Russia: The Soviet dissident philologist Viktor Feinberg has died

He died at the age of 91 Soviet dissident philologist Viktor Feinberg, who participated in a protest against the Soviet invasion of Czechoslovakia in Red Square in August 1968.

Victor Feinberg was born in Kharkiv. He studied philology at Leningrad University. In the winter of 1968 he joined the Soviet dissident movement.

On August 25, 1968, together with his like-minded friends Konstantin Babitsky, Tatyana Bayeva, Larisa Bogoraz, Natalya Gorbanievkskaya, Vadim Derlone, Vladimir Dremlyuga and Pavel Litvinov, he participated in the demonstration against the Soviet invasion of Czechoslovakia in Red Square. The demonstration lasted about five minutes, after which the protesters were arrested by KGB officers who were on duty in Red Square.

During his detention, his front teeth were broken and then he was put in a car and taken for questioning. He was accused, as reported by APE-MPE, under the article on “deliberate dissemination of false opinions that discredit the Soviet state and social system”. Later the forensic examination center to which he was transferred, ruled that Feinberg is insane. Feinberg spent four years in a mental institutionwhere he underwent compulsory treatment.

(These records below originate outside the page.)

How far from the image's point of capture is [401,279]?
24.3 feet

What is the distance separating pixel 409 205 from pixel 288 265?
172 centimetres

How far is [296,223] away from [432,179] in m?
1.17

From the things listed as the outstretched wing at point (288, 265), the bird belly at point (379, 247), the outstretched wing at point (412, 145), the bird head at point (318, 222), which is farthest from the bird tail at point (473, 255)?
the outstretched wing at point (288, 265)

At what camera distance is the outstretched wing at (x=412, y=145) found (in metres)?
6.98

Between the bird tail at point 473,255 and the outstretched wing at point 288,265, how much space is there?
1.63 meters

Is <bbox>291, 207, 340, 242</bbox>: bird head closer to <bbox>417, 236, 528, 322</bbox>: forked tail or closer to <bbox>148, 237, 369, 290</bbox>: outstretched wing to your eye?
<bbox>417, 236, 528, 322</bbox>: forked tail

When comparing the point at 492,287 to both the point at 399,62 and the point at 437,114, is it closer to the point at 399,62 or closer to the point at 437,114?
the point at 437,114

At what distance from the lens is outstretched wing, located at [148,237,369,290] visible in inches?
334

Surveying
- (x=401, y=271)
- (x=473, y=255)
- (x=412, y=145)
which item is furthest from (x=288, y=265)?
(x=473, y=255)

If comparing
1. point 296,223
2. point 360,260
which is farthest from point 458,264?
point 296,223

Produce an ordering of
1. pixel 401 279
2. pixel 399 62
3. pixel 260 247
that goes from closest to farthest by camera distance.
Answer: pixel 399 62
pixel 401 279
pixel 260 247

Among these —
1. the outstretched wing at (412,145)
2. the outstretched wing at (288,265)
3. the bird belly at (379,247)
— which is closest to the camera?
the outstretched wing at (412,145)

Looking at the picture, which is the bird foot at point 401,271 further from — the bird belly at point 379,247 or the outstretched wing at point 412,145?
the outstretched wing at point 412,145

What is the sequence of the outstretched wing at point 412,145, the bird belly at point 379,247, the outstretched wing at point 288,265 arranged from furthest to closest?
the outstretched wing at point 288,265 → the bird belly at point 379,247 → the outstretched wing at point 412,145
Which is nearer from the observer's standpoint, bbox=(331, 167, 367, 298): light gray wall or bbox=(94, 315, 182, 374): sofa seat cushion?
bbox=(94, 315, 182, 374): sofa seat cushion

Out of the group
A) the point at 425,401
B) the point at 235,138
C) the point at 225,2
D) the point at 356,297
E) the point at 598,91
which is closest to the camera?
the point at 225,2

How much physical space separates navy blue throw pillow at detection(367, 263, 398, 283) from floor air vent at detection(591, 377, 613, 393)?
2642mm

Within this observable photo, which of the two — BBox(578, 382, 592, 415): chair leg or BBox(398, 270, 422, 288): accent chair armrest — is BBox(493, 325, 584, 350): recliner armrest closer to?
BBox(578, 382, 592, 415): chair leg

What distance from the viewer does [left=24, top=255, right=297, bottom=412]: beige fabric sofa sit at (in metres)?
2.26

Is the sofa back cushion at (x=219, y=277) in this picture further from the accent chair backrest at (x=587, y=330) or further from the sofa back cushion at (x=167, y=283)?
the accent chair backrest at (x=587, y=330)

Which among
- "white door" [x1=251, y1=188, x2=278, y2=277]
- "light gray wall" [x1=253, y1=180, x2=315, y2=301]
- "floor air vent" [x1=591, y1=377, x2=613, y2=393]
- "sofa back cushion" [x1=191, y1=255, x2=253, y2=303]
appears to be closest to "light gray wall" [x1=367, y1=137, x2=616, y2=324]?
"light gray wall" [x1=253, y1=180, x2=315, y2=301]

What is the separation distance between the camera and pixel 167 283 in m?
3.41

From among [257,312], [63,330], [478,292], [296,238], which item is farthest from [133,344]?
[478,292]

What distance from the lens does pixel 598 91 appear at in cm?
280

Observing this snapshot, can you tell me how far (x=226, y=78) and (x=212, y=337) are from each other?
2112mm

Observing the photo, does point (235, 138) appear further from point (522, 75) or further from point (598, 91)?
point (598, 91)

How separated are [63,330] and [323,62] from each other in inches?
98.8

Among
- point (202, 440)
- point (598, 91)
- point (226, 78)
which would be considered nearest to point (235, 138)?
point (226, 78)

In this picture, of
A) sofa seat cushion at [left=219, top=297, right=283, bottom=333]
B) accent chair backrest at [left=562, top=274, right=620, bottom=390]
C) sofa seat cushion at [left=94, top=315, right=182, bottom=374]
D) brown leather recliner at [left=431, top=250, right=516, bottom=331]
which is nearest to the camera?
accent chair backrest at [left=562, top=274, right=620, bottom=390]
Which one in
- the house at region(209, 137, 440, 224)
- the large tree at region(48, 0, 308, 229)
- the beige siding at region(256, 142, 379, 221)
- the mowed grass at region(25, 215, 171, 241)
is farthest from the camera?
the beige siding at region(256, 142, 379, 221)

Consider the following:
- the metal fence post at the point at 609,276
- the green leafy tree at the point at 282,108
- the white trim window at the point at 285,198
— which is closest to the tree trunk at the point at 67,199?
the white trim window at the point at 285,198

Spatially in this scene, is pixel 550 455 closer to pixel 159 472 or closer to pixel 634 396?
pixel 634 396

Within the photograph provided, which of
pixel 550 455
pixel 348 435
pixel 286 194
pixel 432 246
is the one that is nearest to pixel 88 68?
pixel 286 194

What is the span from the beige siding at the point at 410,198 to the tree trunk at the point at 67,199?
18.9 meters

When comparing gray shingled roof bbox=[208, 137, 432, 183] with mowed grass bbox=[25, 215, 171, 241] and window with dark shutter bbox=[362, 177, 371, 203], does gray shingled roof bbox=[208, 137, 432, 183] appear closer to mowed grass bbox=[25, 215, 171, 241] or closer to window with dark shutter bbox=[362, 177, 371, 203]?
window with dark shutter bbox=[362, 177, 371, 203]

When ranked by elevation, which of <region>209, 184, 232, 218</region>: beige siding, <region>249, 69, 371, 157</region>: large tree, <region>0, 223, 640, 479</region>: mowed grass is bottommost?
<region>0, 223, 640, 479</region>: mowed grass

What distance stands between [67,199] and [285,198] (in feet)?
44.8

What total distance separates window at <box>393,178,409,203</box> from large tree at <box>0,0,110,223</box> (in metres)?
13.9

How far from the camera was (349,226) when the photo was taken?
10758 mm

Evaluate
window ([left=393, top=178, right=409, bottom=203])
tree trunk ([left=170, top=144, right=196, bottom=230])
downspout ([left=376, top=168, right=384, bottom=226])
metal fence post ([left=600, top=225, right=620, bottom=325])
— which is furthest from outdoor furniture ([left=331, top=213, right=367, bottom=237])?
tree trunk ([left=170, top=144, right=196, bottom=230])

Feinberg and his friend Boris Petrov went on two hunger strikes at the hospital in protest. Physicist and human rights activist Andrei Zakharov also supported them. The information about the hunger strike that started was spread by the foreign media, so the hospital authorities were forced to cancel the injections and ease the conditions of detention.

Feinberg emigrated from the Soviet Union in 1974 after his release from prison. Since 1978 he lived in Paris. In June 2018, Pavel Litvinov, Viktor Feinberg and Tatiana Bayeva (participants in the Red Square demonstration in 1968) were awarded the Gratias Agit award of the Czech Minister of Foreign Affairs for spreading the good name of the Czech Republic abroad.